What if there is an epidemic, like during a major world/economic shock, more bankruptcies, house market crash, etc. Suicide rate doubles (from very rare to less rare). In the RER era, of course. Some potential efficiencies I can see:
- Cameras on the locomotive, forward, sideways, and back-facing (on little bumps). If that is something train drivers are comfortable with. This provides the video surveillance needed, to reduce investigation time.
- A better database of multiple coroners. Often, the favoured or nearest coronor isn't necessarily the one able to reach the site fastest. Build a database of all of them along a transit route, and get two enroute concurrently. Pay all of them, but the first one that shows, does the gruesome work.

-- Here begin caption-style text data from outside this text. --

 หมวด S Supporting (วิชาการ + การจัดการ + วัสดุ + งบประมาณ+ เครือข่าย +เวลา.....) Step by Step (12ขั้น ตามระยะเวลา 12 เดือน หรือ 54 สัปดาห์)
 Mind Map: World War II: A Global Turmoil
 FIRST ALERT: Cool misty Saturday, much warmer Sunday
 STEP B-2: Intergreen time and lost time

- Site access sped up with a site acess plan, like more vans or pickup trucks with deployable railwheels, stationed at strategic points along the route. Less back and fourth time trying to get access. This is for making other purposes such as maintenance and fixing switches more efficient too, so this expense would not just be for this situation.

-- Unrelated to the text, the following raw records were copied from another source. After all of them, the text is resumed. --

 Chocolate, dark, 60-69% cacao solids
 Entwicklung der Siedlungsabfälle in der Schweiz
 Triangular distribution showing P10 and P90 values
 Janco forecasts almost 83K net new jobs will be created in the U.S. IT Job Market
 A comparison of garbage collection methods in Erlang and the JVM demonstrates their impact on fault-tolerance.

- Improved dispatching system (if needed) for the replacement crew integrated with dispatch for coronor, as they may need to ride in via the same access if it is found more efficient; It is a real technology endeavour, Coronor Dispatch Systems actually exist and they are always being improved on (e.g.
this powerpoint)
- More trespassing protection. There has historically been clusters of problem areas - partly because of larger number of grade crossings
- Retrospective analysis for each incident. Find the weak links. Get Metrolinx to research what the police appreciates, e.g. Less waiting for coronor, or easier access, etc. See what tweaks
With various combinations above, the bottleneck will usually simply be train crew replacement (a logistics that Metrolinx can more control themselves). Save an hour or two total, which can affect 50,000 people in transit during peak hour on one line.
It may not be needed now but the low lying apples like locomotive cams, need to be looked into. Car dash cams cost only 50 bucks, begin with a couple of those from the window, and later expand to a higher end system that mounts on the outside.